I find this quote particularly ironic because Felix seems to be the one in this scene who is being stubborn. The whole idea about crucifying "charley" seems to have its pros and cons. Yet Felix is only seeing the Money that would come to the government from advertising. He is not seeing the other side that maybe people would not take to kindly to the second murder of Jesus. But "charley" actually wants to be crucified for the people much like Jesus knew he HAD to be crucified to forgive the sins of all people, yet "Charley" chooses not too. Why is that? 

The whole idea that Felix isnt sure about all stems (obviously...) from materialism which is something quite different than the society during biblical times. Im not sure that the primary focus during the time of Jesus was on wealth and materialism as miller seems show is the focus in the play. Right after Felix makes this statement Stanley goes on to talk about the property values and all the merchandise that would follow if the crucification actually happened. I think that perhaps "Charley" saw that society was too wrapped up in money and wealth instead of focusing on living life and being righteous and just to each other. Since the people didnt really need the hero, they need the materialistic things that would follow the death of the "hero," he chose not to come down.

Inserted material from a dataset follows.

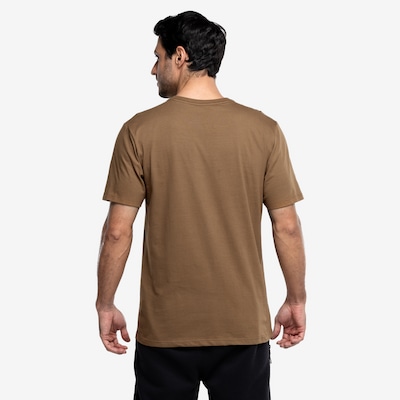 Camiseta Masculina Nord Manga Curta Lifestyle - Foto 3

However there is another side to the argument. One could probably argue that wealth and more specifically the power associated with it played a major factor in the biblical crucifixion of Jesus. Jesus knew what was going to happen and he knew that it had to happen. I think he eve told Judas that he must betray him? Im not really that up to speed on my sunday school knowledge so if anyone has another opinion on this that wold be great. Why do you think that "Charley" decide not to come down in the end? And how does that relate to the biblical crucifixion of Jesus?


Rebecca Marrie said:

I was very intrigued on your thoughts as to to why Charlie chose to not be crucified although he was obviously meant to represent Christ, who knowingly chose to be crucified. I completely agree with your theory that "since the people didn't really need a hero, they just needed the material things that would follow the death of a hero, he chose not to come down." However, I would take that one step further and say that in a way, though different than Jesus, he DID save the people. By giving into crucifixion, Charlie would have not saved his people, but rather enabled them to live even more sinful lives. His death would not have "opened the gates of Heaven," as that had already been done by someone long before his time. Rather, I would venture to say that he would have opened the gates of hell a little wider. His death would have caused mass ruckus throughout the country, and all for the sake of money. Not love, as Jesus had, but simply money.